STATED TASK: Exactly and only the lines from the one with "Objectively speaking, is" through the end of the listing are to be transcribed, both ends included.

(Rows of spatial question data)
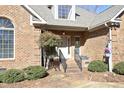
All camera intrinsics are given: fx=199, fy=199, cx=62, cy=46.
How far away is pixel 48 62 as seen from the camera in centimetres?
1634

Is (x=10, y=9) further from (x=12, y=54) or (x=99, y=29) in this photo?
(x=99, y=29)

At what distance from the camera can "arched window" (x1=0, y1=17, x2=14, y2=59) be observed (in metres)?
14.7

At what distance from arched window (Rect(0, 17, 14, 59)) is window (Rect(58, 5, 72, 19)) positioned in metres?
5.65

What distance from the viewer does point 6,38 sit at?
1481 cm

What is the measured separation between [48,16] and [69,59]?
456 cm

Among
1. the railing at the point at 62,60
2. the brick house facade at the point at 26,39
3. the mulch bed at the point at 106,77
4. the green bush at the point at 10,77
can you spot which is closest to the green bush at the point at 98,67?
the mulch bed at the point at 106,77

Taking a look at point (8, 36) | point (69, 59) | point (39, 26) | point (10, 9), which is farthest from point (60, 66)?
point (10, 9)

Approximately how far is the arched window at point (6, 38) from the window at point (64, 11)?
5649 millimetres

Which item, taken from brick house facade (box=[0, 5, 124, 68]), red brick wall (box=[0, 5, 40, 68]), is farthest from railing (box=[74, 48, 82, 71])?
red brick wall (box=[0, 5, 40, 68])

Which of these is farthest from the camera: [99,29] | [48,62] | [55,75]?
[99,29]

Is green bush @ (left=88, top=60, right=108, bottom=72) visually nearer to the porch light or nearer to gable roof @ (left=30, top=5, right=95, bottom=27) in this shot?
the porch light

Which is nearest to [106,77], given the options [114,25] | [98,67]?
[98,67]

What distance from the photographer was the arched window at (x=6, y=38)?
1470cm

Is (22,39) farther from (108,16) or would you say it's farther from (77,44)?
(108,16)
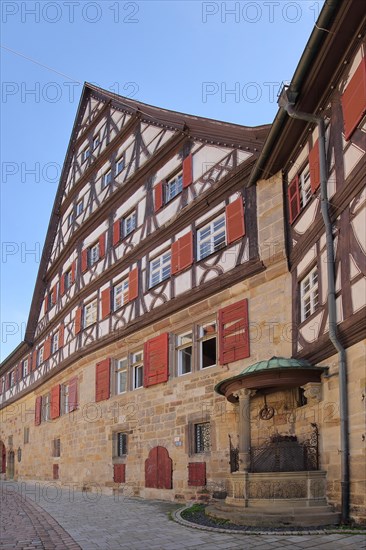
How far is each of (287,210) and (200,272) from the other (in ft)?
10.4

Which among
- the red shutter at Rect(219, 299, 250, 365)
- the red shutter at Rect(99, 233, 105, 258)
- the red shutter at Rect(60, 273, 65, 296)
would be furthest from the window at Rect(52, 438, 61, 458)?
the red shutter at Rect(219, 299, 250, 365)

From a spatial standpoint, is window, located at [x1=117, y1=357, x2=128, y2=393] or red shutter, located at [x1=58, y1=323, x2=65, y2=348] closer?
window, located at [x1=117, y1=357, x2=128, y2=393]

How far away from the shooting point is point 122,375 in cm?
1845

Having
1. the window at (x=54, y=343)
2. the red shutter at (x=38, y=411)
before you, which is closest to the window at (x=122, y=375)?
the window at (x=54, y=343)

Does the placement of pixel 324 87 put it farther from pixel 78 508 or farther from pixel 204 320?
Result: pixel 78 508

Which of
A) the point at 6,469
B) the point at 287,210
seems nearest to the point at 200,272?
the point at 287,210

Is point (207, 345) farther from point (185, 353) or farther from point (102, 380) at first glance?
point (102, 380)

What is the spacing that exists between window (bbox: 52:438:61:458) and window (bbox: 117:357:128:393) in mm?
6533

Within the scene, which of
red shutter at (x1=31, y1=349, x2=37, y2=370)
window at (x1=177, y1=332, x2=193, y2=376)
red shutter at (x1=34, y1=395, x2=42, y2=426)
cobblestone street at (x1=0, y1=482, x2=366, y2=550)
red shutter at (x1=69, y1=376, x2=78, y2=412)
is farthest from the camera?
red shutter at (x1=31, y1=349, x2=37, y2=370)

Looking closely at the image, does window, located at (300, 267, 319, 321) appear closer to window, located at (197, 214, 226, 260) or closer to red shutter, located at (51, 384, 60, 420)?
window, located at (197, 214, 226, 260)

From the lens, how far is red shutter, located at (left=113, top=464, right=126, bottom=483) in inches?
669

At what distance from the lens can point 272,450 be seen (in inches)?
405

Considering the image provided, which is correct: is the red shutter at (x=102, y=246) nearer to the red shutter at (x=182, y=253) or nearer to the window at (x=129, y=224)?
the window at (x=129, y=224)

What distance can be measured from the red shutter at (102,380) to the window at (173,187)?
18.5 feet
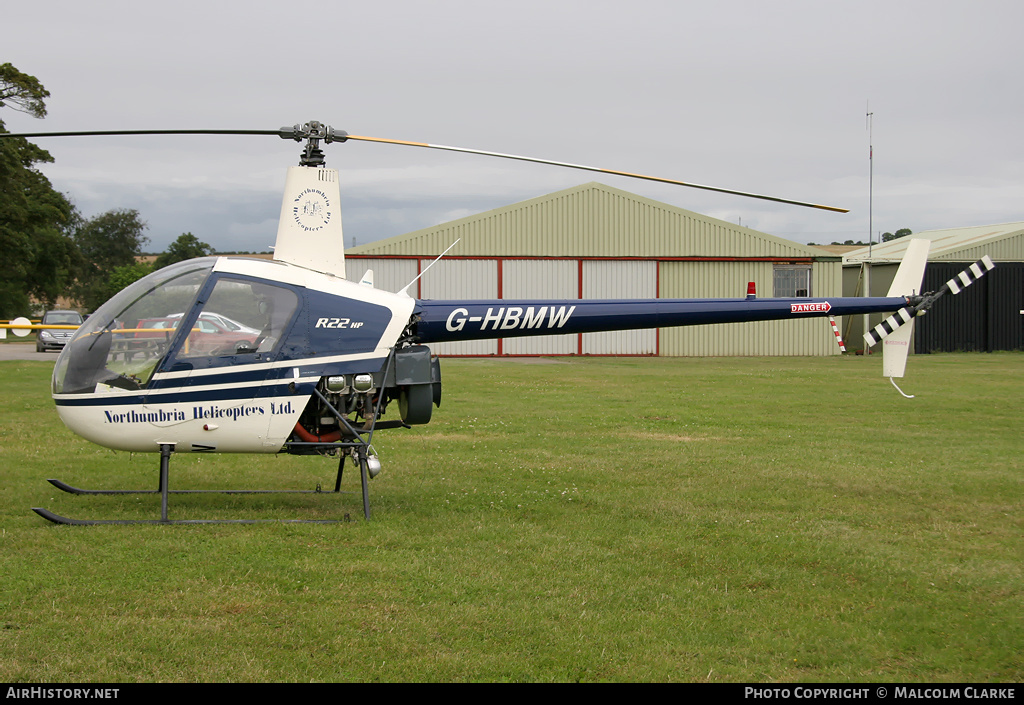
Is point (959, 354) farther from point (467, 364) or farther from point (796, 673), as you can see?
point (796, 673)

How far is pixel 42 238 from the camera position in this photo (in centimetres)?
5591

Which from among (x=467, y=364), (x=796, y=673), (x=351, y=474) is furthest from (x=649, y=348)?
(x=796, y=673)

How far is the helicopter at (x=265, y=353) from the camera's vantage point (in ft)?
23.8

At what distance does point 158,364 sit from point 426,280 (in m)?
26.7

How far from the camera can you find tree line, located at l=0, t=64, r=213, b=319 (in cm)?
4016

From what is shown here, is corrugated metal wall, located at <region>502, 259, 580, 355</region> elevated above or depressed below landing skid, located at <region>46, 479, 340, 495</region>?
above

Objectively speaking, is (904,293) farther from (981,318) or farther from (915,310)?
(981,318)

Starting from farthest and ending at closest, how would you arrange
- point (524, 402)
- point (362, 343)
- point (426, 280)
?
1. point (426, 280)
2. point (524, 402)
3. point (362, 343)

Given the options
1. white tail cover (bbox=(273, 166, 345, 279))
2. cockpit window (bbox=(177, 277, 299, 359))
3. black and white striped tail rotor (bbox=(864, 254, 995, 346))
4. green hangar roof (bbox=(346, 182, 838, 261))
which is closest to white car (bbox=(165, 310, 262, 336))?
cockpit window (bbox=(177, 277, 299, 359))

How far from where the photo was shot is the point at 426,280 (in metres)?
33.7

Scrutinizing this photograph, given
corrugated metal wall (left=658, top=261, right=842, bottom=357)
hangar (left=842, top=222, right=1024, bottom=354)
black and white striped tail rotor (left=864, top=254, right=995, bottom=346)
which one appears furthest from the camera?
hangar (left=842, top=222, right=1024, bottom=354)

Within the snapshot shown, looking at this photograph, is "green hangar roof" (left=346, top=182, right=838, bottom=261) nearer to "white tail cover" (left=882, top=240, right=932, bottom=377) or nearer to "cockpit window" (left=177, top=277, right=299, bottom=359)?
"white tail cover" (left=882, top=240, right=932, bottom=377)

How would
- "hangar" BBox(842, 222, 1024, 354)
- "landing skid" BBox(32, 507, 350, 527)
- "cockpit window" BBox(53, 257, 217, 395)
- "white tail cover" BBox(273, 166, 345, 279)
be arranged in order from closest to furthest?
"landing skid" BBox(32, 507, 350, 527), "cockpit window" BBox(53, 257, 217, 395), "white tail cover" BBox(273, 166, 345, 279), "hangar" BBox(842, 222, 1024, 354)

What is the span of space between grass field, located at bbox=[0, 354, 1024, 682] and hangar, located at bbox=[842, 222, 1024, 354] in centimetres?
2727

OUTPUT OF THE EXERCISE:
Objectively speaking, is (904,293) farther from (981,318) or farther from (915,310)?
(981,318)

Starting from farthest and ending at closest, how would you arrange
- point (524, 402)
- point (362, 343)
- point (426, 280)
?
1. point (426, 280)
2. point (524, 402)
3. point (362, 343)

Given the options
1. white tail cover (bbox=(273, 166, 345, 279))
2. cockpit window (bbox=(177, 277, 299, 359))
3. black and white striped tail rotor (bbox=(864, 254, 995, 346))
4. green hangar roof (bbox=(346, 182, 838, 261))
which is closest to white car (bbox=(165, 310, 262, 336))?
cockpit window (bbox=(177, 277, 299, 359))

How far from where the photo was shot is the point at 426,280 (in metres)?
33.7

Scrutinizing this photograph, given
corrugated metal wall (left=658, top=261, right=842, bottom=357)
hangar (left=842, top=222, right=1024, bottom=354)
black and white striped tail rotor (left=864, top=254, right=995, bottom=346)
which one appears furthest from the camera?
hangar (left=842, top=222, right=1024, bottom=354)

Within the snapshot shown, looking at this photograph, is "green hangar roof" (left=346, top=182, right=838, bottom=261) nearer to "white tail cover" (left=882, top=240, right=932, bottom=377) or nearer to "cockpit window" (left=177, top=277, right=299, bottom=359)?
"white tail cover" (left=882, top=240, right=932, bottom=377)

How would
- "hangar" BBox(842, 222, 1024, 354)
- "landing skid" BBox(32, 507, 350, 527)
- "cockpit window" BBox(53, 257, 217, 395)
- "white tail cover" BBox(273, 166, 345, 279)
be arranged in order from closest to furthest?
"landing skid" BBox(32, 507, 350, 527), "cockpit window" BBox(53, 257, 217, 395), "white tail cover" BBox(273, 166, 345, 279), "hangar" BBox(842, 222, 1024, 354)

What is the span of space between grass field, located at bbox=[0, 354, 1024, 682] and hangar, located at bbox=[842, 222, 1024, 354] in centimetres?
2727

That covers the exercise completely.